:: Exercise aim ::
A word-for-word repeat of all the data is the goal.

:: Data ::
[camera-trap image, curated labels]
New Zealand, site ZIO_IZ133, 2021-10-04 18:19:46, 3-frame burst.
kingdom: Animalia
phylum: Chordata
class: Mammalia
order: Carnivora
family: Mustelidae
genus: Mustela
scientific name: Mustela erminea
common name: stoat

:: Finished task ::
[camera-trap image, curated labels]
New Zealand, site ZIO_IZ133, 2021-10-04 18:19:46, 3-frame burst.
kingdom: Animalia
phylum: Chordata
class: Mammalia
order: Carnivora
family: Mustelidae
genus: Mustela
scientific name: Mustela erminea
common name: stoat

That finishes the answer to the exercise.